■ **PROBLEM STATEMENT**
Convert the lines of the items below, starting at the line that contains "Examining this photo, which" and ending at the line that contains "3. pixel 122 430", into a Markdown table with the columns Row and Line. Number each row and leave out any blank lines.

■ **ENTRIES SHOWN**
━━━

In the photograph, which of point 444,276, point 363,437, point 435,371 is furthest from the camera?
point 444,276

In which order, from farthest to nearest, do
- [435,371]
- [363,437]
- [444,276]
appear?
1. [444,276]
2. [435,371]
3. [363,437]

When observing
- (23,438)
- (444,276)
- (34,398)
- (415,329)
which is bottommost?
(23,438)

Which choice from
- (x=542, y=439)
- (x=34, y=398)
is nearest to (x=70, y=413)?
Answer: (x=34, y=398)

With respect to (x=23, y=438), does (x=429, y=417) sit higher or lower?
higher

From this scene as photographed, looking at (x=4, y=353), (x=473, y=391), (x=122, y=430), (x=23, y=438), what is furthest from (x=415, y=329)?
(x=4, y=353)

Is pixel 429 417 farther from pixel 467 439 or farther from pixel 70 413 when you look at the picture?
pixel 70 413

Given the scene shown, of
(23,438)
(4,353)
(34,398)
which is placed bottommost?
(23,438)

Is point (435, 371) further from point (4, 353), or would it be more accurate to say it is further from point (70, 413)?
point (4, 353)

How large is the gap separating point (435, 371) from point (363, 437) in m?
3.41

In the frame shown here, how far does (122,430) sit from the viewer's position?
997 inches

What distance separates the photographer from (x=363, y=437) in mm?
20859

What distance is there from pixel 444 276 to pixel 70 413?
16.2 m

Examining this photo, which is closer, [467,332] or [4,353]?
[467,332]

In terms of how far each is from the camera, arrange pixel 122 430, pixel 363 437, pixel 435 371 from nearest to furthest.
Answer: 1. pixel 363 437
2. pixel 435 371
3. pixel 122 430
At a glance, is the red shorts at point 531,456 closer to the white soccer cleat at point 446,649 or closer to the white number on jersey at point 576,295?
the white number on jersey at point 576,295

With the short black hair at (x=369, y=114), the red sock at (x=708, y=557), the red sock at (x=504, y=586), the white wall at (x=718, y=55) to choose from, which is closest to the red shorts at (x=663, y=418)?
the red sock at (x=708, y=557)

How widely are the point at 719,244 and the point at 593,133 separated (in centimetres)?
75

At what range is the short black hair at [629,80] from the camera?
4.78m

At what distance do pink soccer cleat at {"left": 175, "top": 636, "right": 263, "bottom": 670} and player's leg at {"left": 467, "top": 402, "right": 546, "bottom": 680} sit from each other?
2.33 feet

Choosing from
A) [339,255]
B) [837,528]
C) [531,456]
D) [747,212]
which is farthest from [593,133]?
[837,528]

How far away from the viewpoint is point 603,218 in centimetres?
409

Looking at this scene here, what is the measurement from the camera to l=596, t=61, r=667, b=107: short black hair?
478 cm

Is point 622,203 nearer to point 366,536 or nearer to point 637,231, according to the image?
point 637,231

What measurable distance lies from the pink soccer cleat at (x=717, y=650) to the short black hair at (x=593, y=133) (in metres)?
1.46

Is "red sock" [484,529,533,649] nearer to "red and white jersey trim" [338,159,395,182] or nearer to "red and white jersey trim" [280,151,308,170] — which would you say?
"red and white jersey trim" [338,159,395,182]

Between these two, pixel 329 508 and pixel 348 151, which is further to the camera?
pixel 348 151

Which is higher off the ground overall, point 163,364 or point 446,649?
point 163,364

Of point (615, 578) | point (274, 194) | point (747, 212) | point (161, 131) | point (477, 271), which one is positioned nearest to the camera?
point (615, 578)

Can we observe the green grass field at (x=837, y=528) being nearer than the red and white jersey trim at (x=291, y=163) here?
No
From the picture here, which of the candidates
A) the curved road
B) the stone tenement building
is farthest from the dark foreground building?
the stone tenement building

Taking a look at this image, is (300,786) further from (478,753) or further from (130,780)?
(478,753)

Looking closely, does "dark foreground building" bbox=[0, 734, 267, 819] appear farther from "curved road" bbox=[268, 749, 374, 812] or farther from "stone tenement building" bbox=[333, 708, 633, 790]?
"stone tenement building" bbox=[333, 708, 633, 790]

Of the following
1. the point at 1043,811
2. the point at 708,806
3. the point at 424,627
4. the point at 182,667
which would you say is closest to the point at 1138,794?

━━━

■ **RESULT OF THE TASK**
| Row | Line |
|---|---|
| 1 | Examining this photo, which is closer, [467,332] or [4,353]? |
| 2 | [467,332] |
| 3 | In terms of how far each is from the camera, arrange pixel 122 430, pixel 363 437, pixel 435 371 from nearest to furthest. |
| 4 | Answer: 1. pixel 363 437 |
| 5 | 2. pixel 435 371 |
| 6 | 3. pixel 122 430 |